张越1, 王长征2, 苏雪峰1,3, 闫智超1, 张广军1, 邵文远1, 李茹1,4,†   

  1. 1. 山西大学计算机与信息技术学院, 太原 030006 2. 山西同方知网数字出版技术有限公司, 太原 030032 3. 山西工程科技职业大学现代物流学院, 晋中 030609 4. 山西大学计算智能与中文信息处理教育部重点实验室, 太原 030006
  • 收稿日期:2023-05-19 修回日期:2023-07-30 出版日期:2024-05-20 发布日期:2024-05-20
  • 通讯作者: 李茹, E-mail: liru(at)sxu.edu.cn
  • 基金资助:
    山西省重点研发计划(202102020101008)、山西省科技合作交流专项(202204041101016)和山西省1331工程项目资助

Few-shot Named Entity Recognition Method Based on Semantic Information Awareness of Labels

ZHANG Yue1, WANG Changzheng2, SU Xuefeng1,3, YAN Zhichao1, ZHANG Guangjun1, SHAO Wenyuan1, LI Ru1,4,†   

  1. 1. School of Computer and Information Technology, Shanxi University, Taiyuan 030006 2. Shanxi Tongfang Knowledge Network Digital Publishing Technology Co., Ltd., Taiyuan 030032 3. School of Modern Logistics, Shanxi Vocational University of Engineering Science and Technology, Jinzhong 030609 4. Key Laboratory Computational Intelligence and Chinese Information Processing of Ministry of Education, Taiyuan 030006
  • Received:2023-05-19 Revised:2023-07-30 Online:2024-05-20 Published:2024-05-20
  • Contact: LI Ru, E-mail: liru(at)sxu.edu.cn

摘要:

在少样本命名实体识别方法中, 目前广泛应用的方法是基于原型网络的两阶段模型。但是, 该方法未充分利用实体标签中的语义信息, 且在距离计算中过度依赖实体类型原型向量, 导致模型泛化能力差。针对这些问题, 提出一种基于标签语义信息感知的少样本命名实体识别方法。该方法是一种先进行实体跨度检测, 再判断实体类型的两阶段方法。在构建实体类型原型向量时, 将对应实体类型包含的语义信息考虑在内, 通过维度转换层将其与原型向量相融合。在对新样本进行实体识别时, 将实体类型的正负样本与实体类型原型向量组成实体类型三元组, 依据样本到三元组的距离对其进行分类。在多个数据集上的实验结果证明, 该模型的性能比以往的模型有较大的提升。

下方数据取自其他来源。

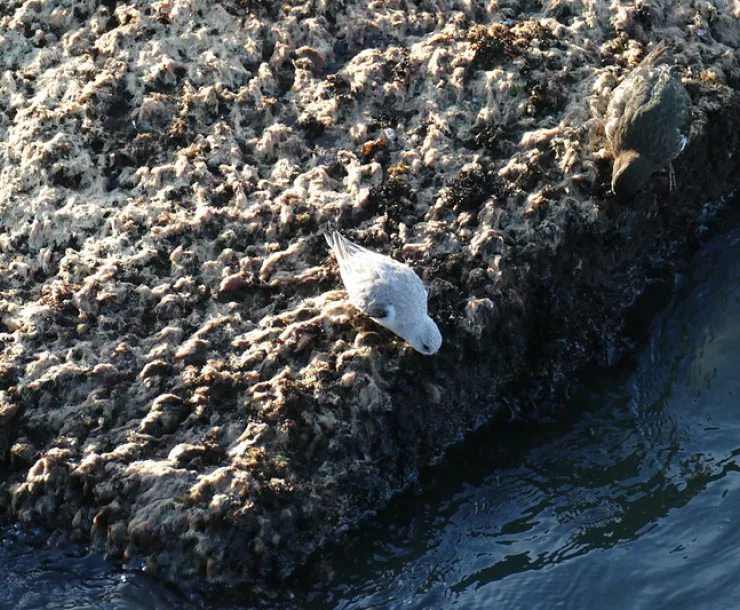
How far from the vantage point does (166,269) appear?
7914 millimetres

关键词: 少样本命名实体识别, 标签语义信息感知, 实体类型三元组, 原型网络

Abstract:

Among various approaches of few-shot named entity recognition (NER), two-stage models based on prototype networks are widely used. However, these methods can not fully utilize the semantic information in entity labels and overly relies on entity type prototype vectors in distance calculation, resulting in poor generalization ability of the model. To address these issues, this paper proposes a few-shot named entity recognition method based on label semantic information awareness. This method consists of a two-stage process: entity span detection and entity type classification. When constructing entity type prototype vectors, the semantic information associated with the corresponding entity types is considered and fused with the prototype vectors through a dimension transformation layer. During the entity recognition of new samples, entity type positive and negative samples are combined with entity type prototype vectors to form entity type triplets, and the samples are classified based on the distance to the triplets. Experimental results on multiple datasets demonstrate that the proposed model significantly outperforms previous models.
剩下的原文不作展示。